In Art’s class, guest lecturers come to speak to students about their perspectives on police reform. Political science professor Brian Schaffner, who is currently researching the public opinion of Medford and Somerville residents regarding policing, visited Art’s class to discuss his findings.

“Even in very liberal communities like Somerville and Medford, a pretty large majority of residents are not supportive of defunding the police,” Schaffner said. 

Schaffner found that residents of Medford and Somerville prefer the idea of reallocating funds rather than defunding police completely. 

“From a public opinion perspective, people are more likely to support defunding the police if you tell them that it’s going to go to something they like,” Schaffner said. 

This can include improving mental health services, paying social workers and bettering social welfare programs.


Community policing and civilian review boards

Another way many Americans think of police reform is through community policing. Community policing is the idea that officers should interact more with community members through developing relationships, solving problems with the community and creating partnerships with local businesses and community members. This way, community members will have more of a say in how they are policed and will be familiar with police officers. In this system, police can act proactively by getting community members mental health services or social welfare programs rather than fighting crime in the community reactively. 

Art said community policing is difficult to understand because there is no clear definition of how this would work.

“There’s a lot of talk about it, but it’s not very specific,” Art said. “Ideally, what I think community policing almost means is an outcome. It’s a situation in which there is a high level of trust between society and police.”

One way this level of trust between community and police can be achieved is through the implementation of citizen review boards. Schaffner’s research has found that residents of Medford and Somerville widely support the implementation of these boards made up of average members of the community.

“This board would review police actions, review discretions by the police, and could even be involved in hiring and firing decisions,” Schaffner said.

According to Art, community policing can only become mainstream once other problems within the policing system are already remedied. Funds have to be reallocated, police have to undergo racial bias training, and trust has to be developed between police officers and their communities before a system like this can be implemented. 

Art recommends taking concrete steps like ending no-knock raids and reforming use of force policies before expecting a system of community policing right from the start. 

“I tend to see it as an outcome rather than a model or paradigm,” Art said. “It points to trust, and that’s really what is lacking.”

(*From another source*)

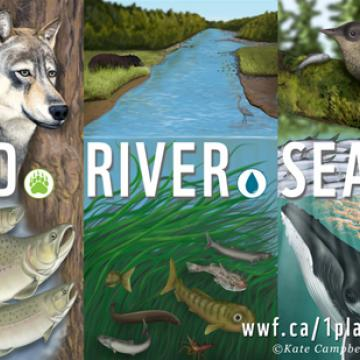 Rainforest and animal images from website designed by Kate Campbell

Until that trust is established, a system of community policing is unlikely to be fully implemented.


Police force disarmament

When the people of Ferguson, Mo., took to the streets in 2014 to protest the killing of Michael Brown, they were met with a police force in riot gear and troops from the Missouri National Guard that looked as if they were going to war. Such striking responses to protests have not stopped since then and have become more pronounced this year since protests erupted in the wake of the killings of George Floyd and Breonna Taylor. Police forces from Boston to Los Angeles have had long histories of militarization, believing that such force may be necessary to confront mass mobilizations that could turn violent. Art traces the roots of police militarization to the birth of SWAT teams. 

“Many of these [police] departments began to acquire more of this technology and at the same time were incentivised to use it really with … in the guise of SWAT teams,” he said. 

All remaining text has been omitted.